APOL1 kidney disease is a genetic condition that disproportionately impacts certain populations. It represents a collection of kidney conditions linked to specific genetic variations. Understanding this disease is important for addressing health disparities and improving outcomes.
The APOL1 Gene and Its Variants
The APOL1 gene, located on chromosome 22, produces a protein vital for the immune system. This protein, a component of high-density lipoprotein, protects humans from trypanosomal parasites like Trypanosoma brucei brucei, which causes African sleeping sickness.
However, specific high-risk variants of the APOL1 gene, G1 and G2, increase the risk of kidney disease. The G1 variant involves two protein sequence changes, while G2 is a deletion of two amino acids. These variants are found almost exclusively in individuals of recent African ancestry.
These variants are highly prevalent in Western and Central African populations, with frequencies up to 49% for G1 and 17% for G2 in regions like Nigeria. In the U.S., about 13% of African Americans carry two copies of these APOL1 risk alleles, reflecting their West African ancestry. These variants are believed to have arisen through natural selection over the past 3,000 to 10,000 years, as they provided protection against more virulent forms of Trypanosoma brucei. While carrying one copy of a risk variant offers protection against these parasites, inheriting two copies significantly increases the risk of kidney disease.
How APOL1 Variants Lead to Kidney Damage
APOL1 risk variants cause kidney injury through a “gain-of-function” mechanism, making the altered protein toxic to kidney cells.
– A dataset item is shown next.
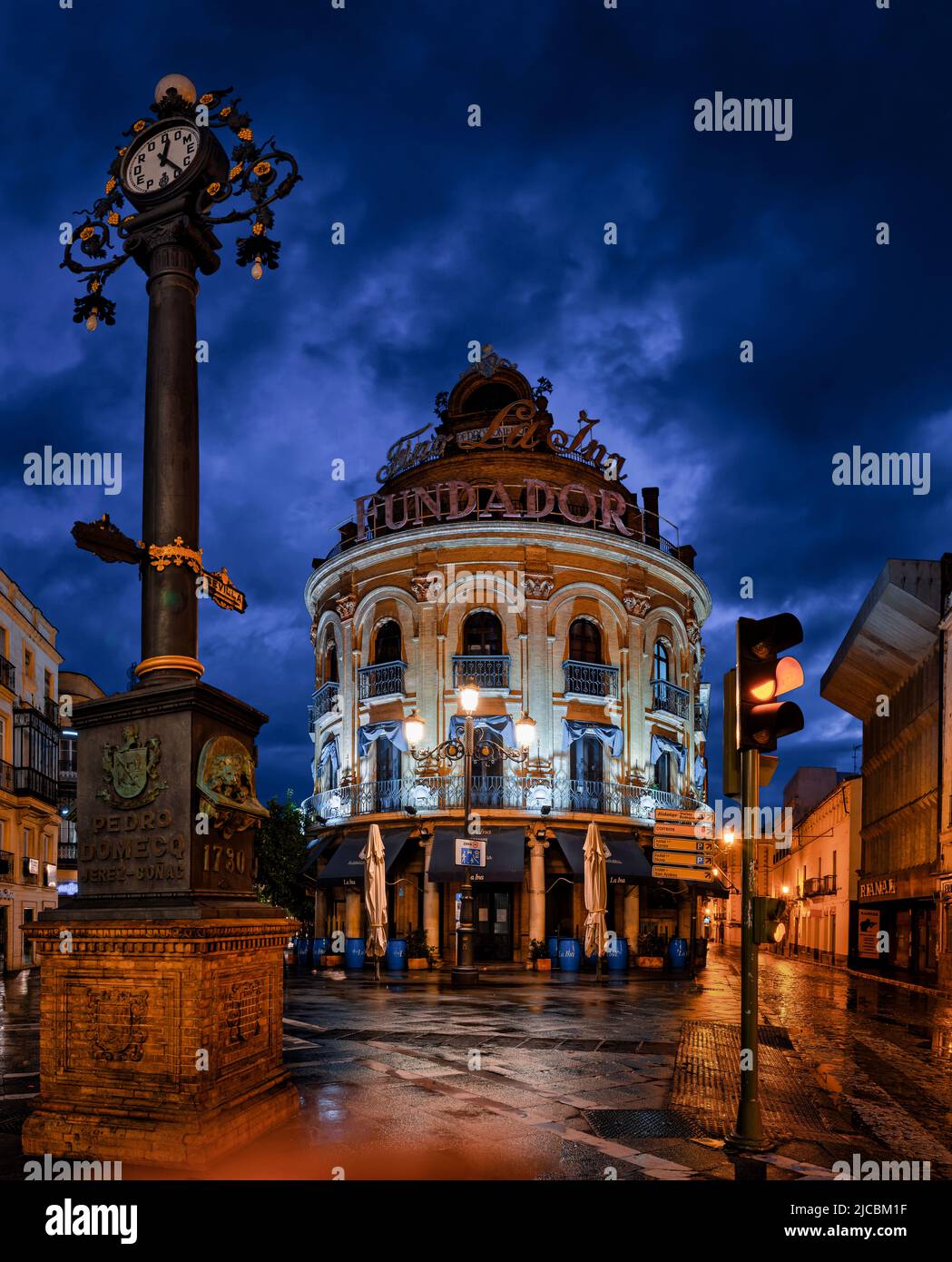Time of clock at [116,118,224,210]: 12:23
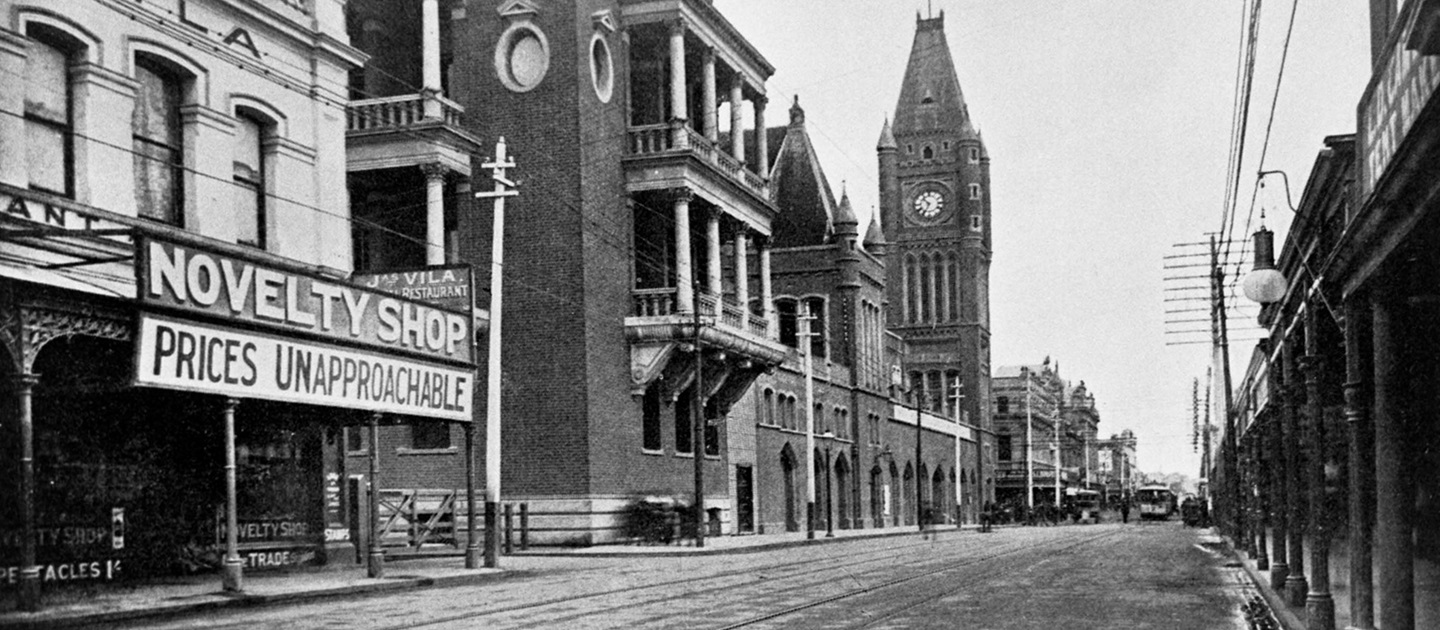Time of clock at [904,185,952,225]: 10:34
These variants damage podocytes, specialized cells in the kidney’s filtering units (glomeruli). Podocytes are essential for preventing protein leakage into the urine.
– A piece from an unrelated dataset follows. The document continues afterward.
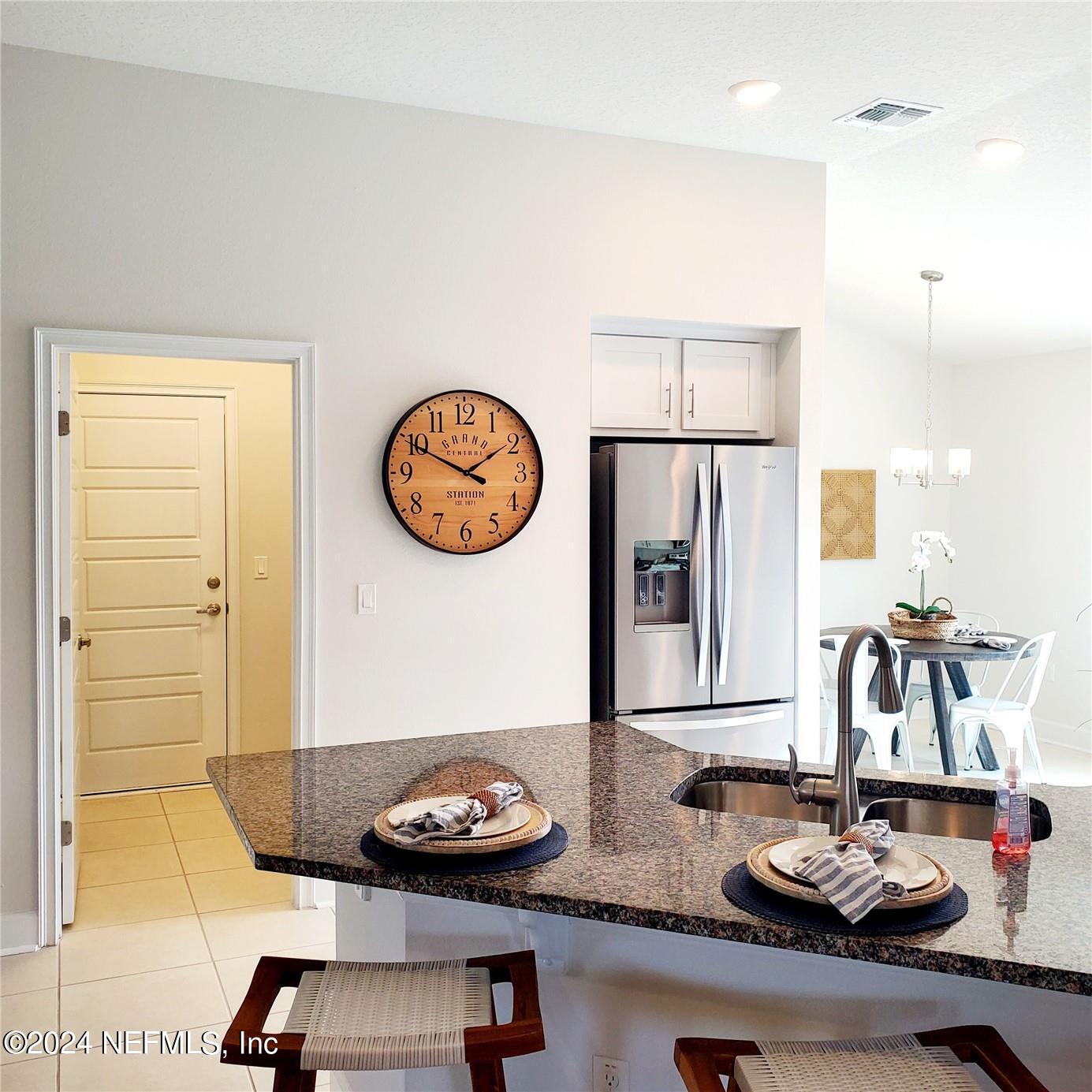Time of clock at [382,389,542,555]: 1:49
The altered APOL1 variants form active ion channels within kidney cell membranes, particularly in podocytes. This disrupts the cell’s internal balance, leading to swelling and cell death. These variants can localize to various cellular membrane environments, where they may form toxic oligomers.
APOL1 risk variants also increase endoplasmic reticulum (ER) stress in podocytes. The ER, involved in protein folding, can cause cell injury when stressed. This ER stress damages podocytes and inhibits the translation of important proteins for their function. These disruptions can lead to conditions like focal segmental glomerulosclerosis (FSGS), a kidney disease with scarring of kidney filters, or other forms of kidney failure. APOL1 variants uniquely target the kidney, despite gene expression in other tissues.
Recognizing and Diagnosing APOL1 Kidney Disease
Recognizing APOL1 kidney disease is challenging due to similar symptoms as other kidney conditions. Many individuals show no noticeable symptoms until advanced stages. Common symptoms include swelling in the legs, ankles, or around the eyes (edema), weight gain from fluid retention, and foamy urine, indicating excess protein.
Other signs include difficult-to-control high blood pressure, fatigue, loss of appetite, and changes in urine output. A detailed medical history, including family history, and a physical examination are initial steps. Since APOL1 kidney disease often progresses rapidly, early identification is beneficial.
Diagnosis often begins with general kidney function tests, such as blood tests for estimated glomerular filtration rate (eGFR) and urine tests for protein (uACR). An eGFR below 60 mL/min/1.73m² or a uACR over 30 mg/g for three months or more can indicate kidney disease. A definitive diagnosis requires genetic testing for two APOL1 risk variants (G1, G2), typically using a blood or saliva sample. A kidney biopsy may also confirm the type and extent of damage, often revealing focal segmental glomerulosclerosis (FSGS).
Treatment and Management Strategies
Current treatments for APOL1 kidney disease focus on managing symptoms and slowing progression, as no approved therapies target the underlying genetic cause. Approaches include controlling blood pressure to reduce kidney strain. Reducing proteinuria (excess protein in urine) is another goal, often achieved with medications that relax blood vessels and decrease pressure within kidney filters.
Despite these efforts, APOL1-mediated kidney disease often progresses more rapidly to kidney failure than other forms. If kidney function deteriorates to end-stage, renal replacement therapies become necessary. These include dialysis (filtering blood with a machine) or kidney transplantation. Both require ongoing medical management, carry risks, and need lifelong follow-up.
Ongoing research explores targeted therapies for APOL1-mediated kidney disease. One promising area involves small molecule inhibitors designed to block the toxic APOL1 protein. For instance, inaxaplin (VX-147) has shown promising early-phase clinical trial results, significantly reducing proteinuria in patients with APOL1-associated FSGS. Other research explores therapies to reduce APOL1 synthesis or address cellular stress pathways like ER stress or inflammation, implicated in kidney injury. These advancements aim for more precise and effective interventions.